Previous years’ Advances course slides: go here
Syllabus
Welcome and Introduction to Advances in Real-Time Rendering
in 3D Graphics and Games
Natalya
Tatarchuk (AMD)
Lighting and Material of Halo 3
Hao
Chen (Bungie)
Advanced Virtual Texture Topics
Martin Mittring (Crytek)
March of the Froblins: Simulation
and Rendering Massive Crowds of Intelligent and Detailed Creatures on GPU
Jeremy
Shopf (AMD)
Joshua Barczak (AMD)
Christopher Oat (AMD)
Natalya Tatarchuk (AMD)
Using Wavelets with Current and Future Hardware
Michael Boulton (Rare)
Rendering Techniques From StarCraft
II
Dominic
Filion (Blizzard Entertainment)
Rob McNaughton (Blizzard Entertainment)
Prerequisites
This
course assumes working knowledge of a modern real‐time graphics API like
OpenGL or Direct3D, as well as a solid basis in commonly used graphics
algorithms. The participants are also assumed to be familiar with the concepts
of programmable shading and shading languages.
Intended Audience
Technical
practitioners and developers of graphics engines for visualization, games, or
effects rendering who are interested in interactive rendering.
Course Organizer
Natalya Tatarchuk is a graphics software architect and a
project lead in the Game Computing Application Group at AMD Graphics Products
Group (Office of the CTO). There she pushes parallel computing boundaries
investigating innovative real‐time graphics techniques. In the past she
has been the lead of ATI’s demo team creating the state‐of‐the‐art
interactive renderings and has been the lead for the tools group at ATI
Research. Prior to that Natalya worked on 3D modeling software, and scientific
and financial visualization, among other projects. She has published papers and
articles at various computer graphics conferences and technical book series,
and has presented her work at graphics and game developer conferences worldwide
Talks
Lighting and Material of Halo 3
Abstract:
Lighting and
material are very important aspects of the visual appearances
of games and they present some of the hardest
challenges in real time graphics today. For Halo and indeed
many other games, keeping the players immersed in the virtual environment for
long periods of time is a top priority of the graphics system, and good quality
lighting and realistic materials are the fundamental building blocks for achieving
the level of realism necessary to accomplish this goal.
Speaker Bio:
Hao Chen is the graphics architect and one of the
engineering lead for Bungie Studio, where he currently
leads the research and development of Bungie’s next generation graphics engine.

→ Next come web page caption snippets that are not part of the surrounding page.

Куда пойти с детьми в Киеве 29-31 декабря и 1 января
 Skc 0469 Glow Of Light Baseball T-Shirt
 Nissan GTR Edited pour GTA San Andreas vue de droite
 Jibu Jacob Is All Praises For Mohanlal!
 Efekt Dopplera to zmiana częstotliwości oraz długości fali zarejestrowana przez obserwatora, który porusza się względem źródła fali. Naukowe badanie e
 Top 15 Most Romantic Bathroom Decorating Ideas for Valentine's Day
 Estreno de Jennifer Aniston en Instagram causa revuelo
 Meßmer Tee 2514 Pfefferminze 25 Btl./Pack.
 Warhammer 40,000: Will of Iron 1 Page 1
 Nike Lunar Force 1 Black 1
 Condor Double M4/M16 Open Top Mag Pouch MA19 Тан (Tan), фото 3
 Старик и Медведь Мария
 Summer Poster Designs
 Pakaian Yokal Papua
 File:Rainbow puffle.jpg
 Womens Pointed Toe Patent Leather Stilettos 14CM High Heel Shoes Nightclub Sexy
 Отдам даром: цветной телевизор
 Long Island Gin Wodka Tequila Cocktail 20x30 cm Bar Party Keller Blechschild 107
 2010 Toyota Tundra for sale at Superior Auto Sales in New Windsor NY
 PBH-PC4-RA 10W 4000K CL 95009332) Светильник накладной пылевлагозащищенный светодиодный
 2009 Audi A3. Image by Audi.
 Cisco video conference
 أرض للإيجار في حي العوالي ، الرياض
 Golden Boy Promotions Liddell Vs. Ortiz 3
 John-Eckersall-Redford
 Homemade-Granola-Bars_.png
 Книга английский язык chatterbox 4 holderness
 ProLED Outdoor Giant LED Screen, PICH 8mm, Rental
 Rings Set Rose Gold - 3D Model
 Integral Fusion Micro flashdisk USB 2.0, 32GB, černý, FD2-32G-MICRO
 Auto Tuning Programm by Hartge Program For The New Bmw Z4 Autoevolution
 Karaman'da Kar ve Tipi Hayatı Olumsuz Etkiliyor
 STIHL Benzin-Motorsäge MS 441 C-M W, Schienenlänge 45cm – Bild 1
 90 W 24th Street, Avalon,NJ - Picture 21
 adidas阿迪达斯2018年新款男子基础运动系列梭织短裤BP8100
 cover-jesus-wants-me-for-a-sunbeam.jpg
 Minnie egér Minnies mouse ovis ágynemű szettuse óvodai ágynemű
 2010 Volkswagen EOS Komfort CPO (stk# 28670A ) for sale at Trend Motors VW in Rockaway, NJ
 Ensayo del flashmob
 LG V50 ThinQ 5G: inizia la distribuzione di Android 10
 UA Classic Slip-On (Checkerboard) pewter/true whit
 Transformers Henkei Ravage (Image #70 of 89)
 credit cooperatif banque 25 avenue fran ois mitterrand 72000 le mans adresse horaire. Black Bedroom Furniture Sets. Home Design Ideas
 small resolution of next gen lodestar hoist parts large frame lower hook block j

He was the graphics engineering lead of Halo3. Prior to that, Hao has
worked on numerous game titles for Microsoft and Bungie on the Xbox and PC
platforms, including Outwars, AMPED1, AMPED2,
and Halo2.
Xinguo Liu is a professor of the Computer Science School at Zhejiang University. His
research interests include geometry processing, appearance modeling, real‐time
rendering, and deformable objects. He received a B.Sc. in 1995 and a Ph.D. in
2001 from Zhejiang University. He was a researcher at the Internet Graphics
Group of Microsoft Research Asia from 2001 to 2006, and he was a visiting
researcher at CMU Graphics Lab in 2007.
Materials: Full Course
Notes (39 MB), Chapter 1
https://doi.org/10.1145/1404435.1404437
Advanced
Virtual Texture Topics
Abstract:
A virtual
texture is a mip-mapped texture used as cache
to allow a much higher resolution texture to be emulated for real-time
rendering, while only partly residing in texture memory. This functionality is
already accessible with the efficient pixel shader capabilities available on
the recent generations of commodity GPUs. In this chapter we will be discussing
technical implications on engine design due to virtual textures use, content
creation issues, results, performance and image quality. We will also cover
several practical examples to highlight the challenges and to offer solutions.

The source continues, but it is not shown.